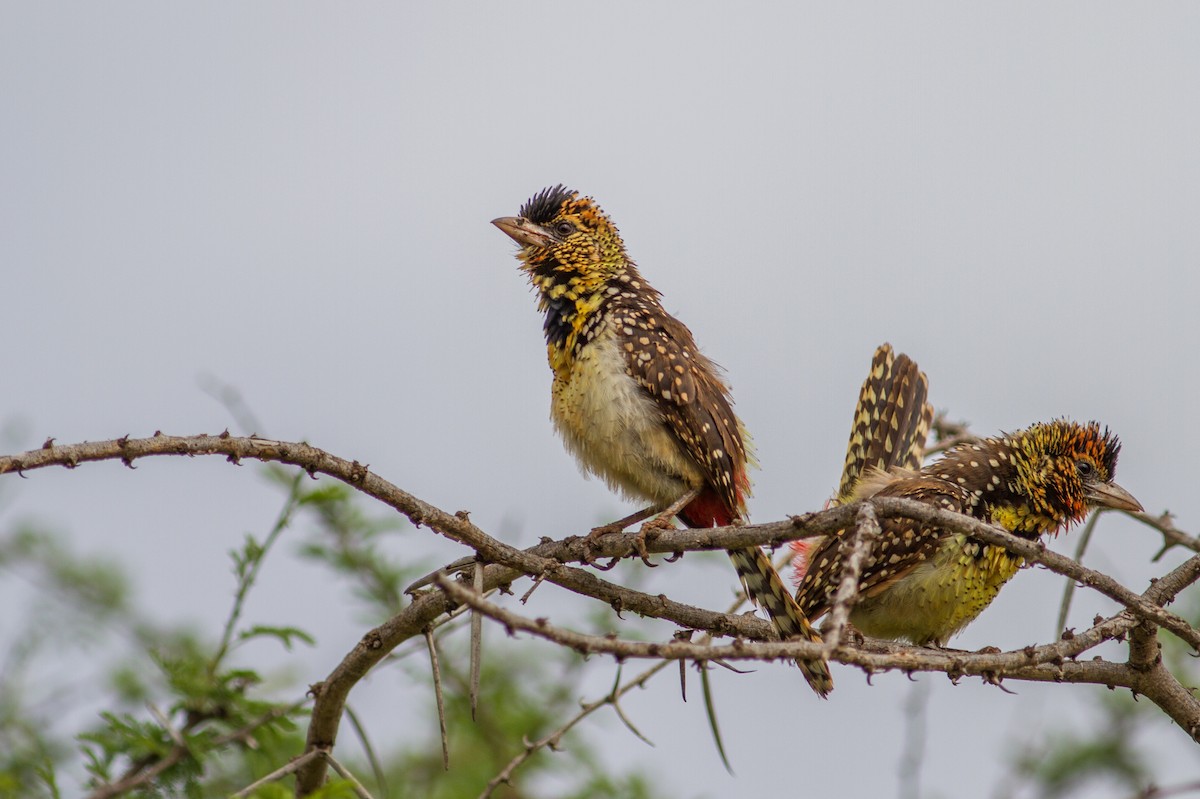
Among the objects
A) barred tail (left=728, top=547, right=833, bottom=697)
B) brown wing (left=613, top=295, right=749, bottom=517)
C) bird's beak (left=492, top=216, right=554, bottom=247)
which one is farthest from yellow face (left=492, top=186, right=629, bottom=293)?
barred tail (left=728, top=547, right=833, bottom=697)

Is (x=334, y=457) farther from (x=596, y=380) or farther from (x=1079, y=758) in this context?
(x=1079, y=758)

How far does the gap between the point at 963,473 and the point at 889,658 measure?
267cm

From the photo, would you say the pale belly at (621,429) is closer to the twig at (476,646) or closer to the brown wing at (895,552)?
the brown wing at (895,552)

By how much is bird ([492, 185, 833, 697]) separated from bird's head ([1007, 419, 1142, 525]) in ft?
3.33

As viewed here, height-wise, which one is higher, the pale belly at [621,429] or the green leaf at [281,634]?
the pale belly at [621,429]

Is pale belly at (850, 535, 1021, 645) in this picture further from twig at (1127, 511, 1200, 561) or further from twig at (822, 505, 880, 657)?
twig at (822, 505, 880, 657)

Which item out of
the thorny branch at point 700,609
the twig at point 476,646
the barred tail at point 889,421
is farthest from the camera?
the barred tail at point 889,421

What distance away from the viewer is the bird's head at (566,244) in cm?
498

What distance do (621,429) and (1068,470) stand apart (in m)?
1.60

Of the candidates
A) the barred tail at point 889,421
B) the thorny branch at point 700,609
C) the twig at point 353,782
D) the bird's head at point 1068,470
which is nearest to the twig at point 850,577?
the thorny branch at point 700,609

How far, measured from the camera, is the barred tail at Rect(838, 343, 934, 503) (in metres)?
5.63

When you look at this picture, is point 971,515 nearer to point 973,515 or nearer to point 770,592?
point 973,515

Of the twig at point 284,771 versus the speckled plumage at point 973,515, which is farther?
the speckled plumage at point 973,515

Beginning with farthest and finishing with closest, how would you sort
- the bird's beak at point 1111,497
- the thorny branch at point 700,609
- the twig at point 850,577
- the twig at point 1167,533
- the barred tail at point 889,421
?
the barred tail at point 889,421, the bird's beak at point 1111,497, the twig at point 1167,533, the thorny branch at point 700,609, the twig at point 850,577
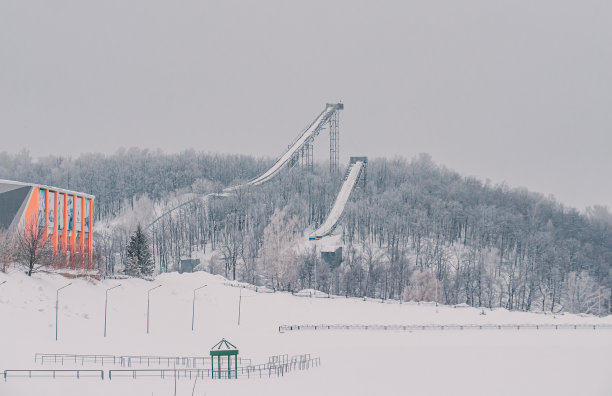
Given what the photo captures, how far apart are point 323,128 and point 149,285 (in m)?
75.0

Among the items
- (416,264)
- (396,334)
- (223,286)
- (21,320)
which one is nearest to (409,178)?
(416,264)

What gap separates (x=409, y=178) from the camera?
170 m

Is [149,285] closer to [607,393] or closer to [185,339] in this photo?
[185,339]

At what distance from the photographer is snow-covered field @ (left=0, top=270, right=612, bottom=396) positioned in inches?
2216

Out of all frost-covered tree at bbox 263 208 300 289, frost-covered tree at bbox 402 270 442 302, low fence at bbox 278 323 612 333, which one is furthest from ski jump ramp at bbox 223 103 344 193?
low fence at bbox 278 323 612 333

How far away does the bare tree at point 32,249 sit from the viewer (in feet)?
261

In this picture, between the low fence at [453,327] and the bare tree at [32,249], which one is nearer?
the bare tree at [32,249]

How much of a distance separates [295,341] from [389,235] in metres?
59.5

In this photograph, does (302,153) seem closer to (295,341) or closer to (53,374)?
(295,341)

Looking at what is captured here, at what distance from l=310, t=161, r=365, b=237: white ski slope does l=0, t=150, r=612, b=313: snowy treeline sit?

______

[WRITTEN PROBLEM]: Reproduce all of the material above line for line, omitting the pictures.

[IN RESPONSE]:
Among the objects
A) barred tail (left=728, top=547, right=833, bottom=697)
B) brown wing (left=613, top=295, right=749, bottom=517)
C) bird's beak (left=492, top=216, right=554, bottom=247)
which one is farthest from yellow face (left=492, top=186, right=629, bottom=293)?
barred tail (left=728, top=547, right=833, bottom=697)

Is (x=334, y=457) farther from (x=596, y=380) or farther from (x=1079, y=758) in this context?
(x=1079, y=758)

How far does the gap between the point at 963,473 and the point at 889,658 measure?
267cm

From the photo, would you say the pale belly at (621,429) is closer to the twig at (476,646) or closer to the brown wing at (895,552)?
the brown wing at (895,552)

By how much is bird ([492, 185, 833, 697]) separated from bird's head ([1007, 419, 1142, 525]) in ft?
3.33

As viewed here, height-wise, which one is higher, the pale belly at [621,429] or the green leaf at [281,634]?
the pale belly at [621,429]

Is pale belly at (850, 535, 1021, 645) in this picture further from twig at (1127, 511, 1200, 561) or further from twig at (822, 505, 880, 657)?
twig at (822, 505, 880, 657)

Which item out of
the thorny branch at point 700,609
the twig at point 476,646
the barred tail at point 889,421
is farthest from the camera?
the barred tail at point 889,421

What distance away from the viewer is the bird's head at (566,244) in cm?
498

What distance do (621,429) and (1068,470) stand apart (in m)?
1.60

Of the candidates
A) the barred tail at point 889,421
B) the thorny branch at point 700,609
C) the twig at point 353,782
D) the bird's head at point 1068,470
which is nearest to the twig at point 850,577?
the thorny branch at point 700,609

How far, measured from the camera, is the barred tail at Rect(838, 343, 934, 503) (in metres)?
5.63

When you look at this picture, is point 971,515 nearer to point 973,515 or nearer to point 770,592?
point 973,515

Of the twig at point 284,771 versus the speckled plumage at point 973,515, which is farther?
the speckled plumage at point 973,515

Beginning with farthest and finishing with closest, how would you sort
- the bird's beak at point 1111,497
- the thorny branch at point 700,609
- the twig at point 850,577
- the twig at point 1167,533
- the barred tail at point 889,421
?
the barred tail at point 889,421, the bird's beak at point 1111,497, the twig at point 1167,533, the thorny branch at point 700,609, the twig at point 850,577
Given what the photo captures, how far apart are point 323,128 and point 149,285 (in m)?
75.0

Among the items
- (416,264)
- (396,334)
- (223,286)
- (21,320)
which one is nearest to (409,178)?
(416,264)

What gap separates (x=409, y=178) from the camera?
170 m

Is [149,285] closer to [607,393] or closer to [185,339] in this photo?
[185,339]

At what distance from the photographer is snow-covered field @ (left=0, top=270, right=612, bottom=396) positioned in inches?
2216

Out of all frost-covered tree at bbox 263 208 300 289, frost-covered tree at bbox 402 270 442 302, low fence at bbox 278 323 612 333, which one is furthest from ski jump ramp at bbox 223 103 344 193?
low fence at bbox 278 323 612 333

How far away does the bare tree at point 32,249 sit from the viewer (in feet)?
261

In this picture, between the low fence at [453,327] and the bare tree at [32,249], which one is nearer?
the bare tree at [32,249]

How much of a distance separates [295,341] from [389,235] in metres?
59.5

In this photograph, does (302,153) seem closer to (295,341) or closer to (53,374)?
(295,341)

Looking at what is captured here, at what distance from l=310, t=161, r=365, b=237: white ski slope does l=0, t=150, r=612, b=313: snowy treeline sit?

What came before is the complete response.